他有些惊讶呀皇帝的冷静,如此秘闻,赵官家竟然连点惊讶的模样都没有。

“当年康国公回临安祭祖……男人嘛,任谁见了那江南的女子都是把持不住的,后来祸已铸成,照着钱家的财力,养个野种也不是什么大事,只要公主不知,那钱恺其实在江南做个富家翁,也不是什么坏事。”

“可谁叫,偏生让公主知道了呢?”

说到这里,大先生叹了口气:“也就是公主慈悲,本来想当作无事发生就好了,加上康国公离世前再三相求,这才给了他一个活命的机会。”

“若不是开封城破了,公主随着您南下渡淮,两人或许一生都不会有什么见面的机会了。
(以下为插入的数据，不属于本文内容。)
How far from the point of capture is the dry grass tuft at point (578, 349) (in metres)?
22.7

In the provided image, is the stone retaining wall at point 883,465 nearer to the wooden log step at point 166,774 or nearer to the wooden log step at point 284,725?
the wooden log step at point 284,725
”

“时山河动乱,之前的时候,荣国公接手打理家里头的生意,做的多半是南来北去的路上钱、生意,这条路做不下去了之后,才将重心偏移到了海上去。”

“而到了那个时候,公主也好,荣国公也罢,方才知晓了,康国公对他的这个小儿子,是有多么的喜爱。”

“他早就被钱氏族人带进了祖宗祠堂、拜祭过了祖宗,又有无数大儒倾囊相授,最重要的是,他才十六岁的时候,就开始接手起了钱家的船……世人皆说是钱家的船占了大宋的一半,而那位四爷的船,便占了钱家的七八。”

“如此,老公主便捏着鼻子将这人忍了下来,还对外说是自个儿亲生的儿子,不过体弱,等年岁大了才给放了出来,也算是给了他一个名分。”

“荣国公名为一家之主,可是这水里头的生意,他是真的不能全部做主,小人与刘都使带来的东西是荣国公给的,那另外一批人的船,便是那位四爷的了。”

刘邦点了点头:“你倒是推得一干二净,他们两兄弟都是一个姓氏,如今,是在朕面前玩起了断臂求生是吧?”

大先生倒也不急:“是非与否,官家心里头当是自有明断,小人不敢妄言。”

“钱恺这船儿,要去向哪里,官家恐怕也已经了然了。”

“他毕竟也是钱家的人,族谱上记了名字的一个,此事荣国公虽然不知,却也难逃一个管教不严之罪,只是钱家能有今日,全然靠的是这大宋国,这一点,荣国公是时常用来勉励上下众人的,他纵使有天大的胆子,也断然做不出这般勾结外人的事情来。”